Stored data entries

━━━━

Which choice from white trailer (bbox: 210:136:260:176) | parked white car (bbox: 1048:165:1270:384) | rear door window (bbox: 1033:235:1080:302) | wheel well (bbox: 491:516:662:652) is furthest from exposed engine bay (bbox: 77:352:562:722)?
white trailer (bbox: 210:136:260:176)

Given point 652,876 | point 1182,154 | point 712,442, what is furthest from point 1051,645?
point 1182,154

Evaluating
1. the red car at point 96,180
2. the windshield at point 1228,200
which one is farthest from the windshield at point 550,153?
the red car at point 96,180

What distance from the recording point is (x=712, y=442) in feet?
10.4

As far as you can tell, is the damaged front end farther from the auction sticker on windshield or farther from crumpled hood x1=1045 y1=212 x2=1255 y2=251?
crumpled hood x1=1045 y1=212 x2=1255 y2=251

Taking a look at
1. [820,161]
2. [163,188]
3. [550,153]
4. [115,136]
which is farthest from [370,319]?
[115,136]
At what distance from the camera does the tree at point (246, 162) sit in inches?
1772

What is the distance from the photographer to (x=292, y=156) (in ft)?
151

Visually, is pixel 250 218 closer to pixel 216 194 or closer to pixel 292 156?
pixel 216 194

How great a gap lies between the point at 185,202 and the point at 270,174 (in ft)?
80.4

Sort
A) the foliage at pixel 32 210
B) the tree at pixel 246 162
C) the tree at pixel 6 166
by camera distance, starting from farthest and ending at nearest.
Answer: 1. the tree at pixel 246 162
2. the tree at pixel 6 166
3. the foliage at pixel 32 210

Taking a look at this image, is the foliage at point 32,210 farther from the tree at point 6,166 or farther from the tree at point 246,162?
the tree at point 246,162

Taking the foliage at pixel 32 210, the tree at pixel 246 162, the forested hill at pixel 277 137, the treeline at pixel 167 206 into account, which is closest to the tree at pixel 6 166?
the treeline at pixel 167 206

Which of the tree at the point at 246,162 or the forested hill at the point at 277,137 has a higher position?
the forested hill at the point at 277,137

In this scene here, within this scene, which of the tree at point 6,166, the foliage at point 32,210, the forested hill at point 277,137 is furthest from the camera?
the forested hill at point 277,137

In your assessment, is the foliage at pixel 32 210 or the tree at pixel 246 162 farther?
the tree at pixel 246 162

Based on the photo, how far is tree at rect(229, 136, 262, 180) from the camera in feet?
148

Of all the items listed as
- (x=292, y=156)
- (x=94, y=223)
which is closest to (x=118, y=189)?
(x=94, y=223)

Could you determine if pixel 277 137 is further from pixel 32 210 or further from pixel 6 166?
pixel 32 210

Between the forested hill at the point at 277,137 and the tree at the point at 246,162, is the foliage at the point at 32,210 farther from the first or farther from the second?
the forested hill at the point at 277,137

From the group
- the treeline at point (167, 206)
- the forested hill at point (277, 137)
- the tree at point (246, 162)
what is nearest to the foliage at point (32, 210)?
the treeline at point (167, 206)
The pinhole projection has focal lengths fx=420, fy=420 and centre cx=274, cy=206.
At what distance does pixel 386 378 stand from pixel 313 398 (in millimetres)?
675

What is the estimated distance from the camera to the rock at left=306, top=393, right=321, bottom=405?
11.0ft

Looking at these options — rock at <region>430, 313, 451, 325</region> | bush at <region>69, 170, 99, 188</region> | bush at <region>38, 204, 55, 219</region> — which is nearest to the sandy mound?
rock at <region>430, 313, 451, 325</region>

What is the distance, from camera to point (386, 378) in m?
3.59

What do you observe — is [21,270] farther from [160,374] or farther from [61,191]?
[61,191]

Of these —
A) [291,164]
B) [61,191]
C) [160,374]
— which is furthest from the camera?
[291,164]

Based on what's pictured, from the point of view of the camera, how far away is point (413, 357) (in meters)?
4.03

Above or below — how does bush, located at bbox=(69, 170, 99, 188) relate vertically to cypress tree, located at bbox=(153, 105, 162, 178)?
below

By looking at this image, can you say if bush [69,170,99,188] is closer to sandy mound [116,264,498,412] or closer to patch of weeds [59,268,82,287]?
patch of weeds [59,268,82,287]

━━━━

- _YOUR GOAL_: Reproduce verbatim the lines of the entries from the one containing "Above or below" through the end of the entries, including both.

- _WORKED ANSWER_:
Above or below — how does bush, located at bbox=(69, 170, 99, 188) relate vertically to cypress tree, located at bbox=(153, 105, 162, 178)?
below

By looking at this image, can you say if bush [69,170,99,188] is closer to sandy mound [116,264,498,412] or closer to patch of weeds [59,268,82,287]?
patch of weeds [59,268,82,287]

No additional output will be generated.